_GIVEN REQUEST:_
Edit the items below so that "lens" is replaced by "camera", keeping every other word unchanged.

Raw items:
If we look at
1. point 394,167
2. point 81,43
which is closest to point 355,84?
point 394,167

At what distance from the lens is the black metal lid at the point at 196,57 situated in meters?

_ANSWER FOR THIS EXERCISE:_
If we look at
1. point 394,167
2. point 81,43
which is closest to point 355,84?
point 394,167

At what distance from the camera is the black metal lid at the point at 196,57 situated in meters?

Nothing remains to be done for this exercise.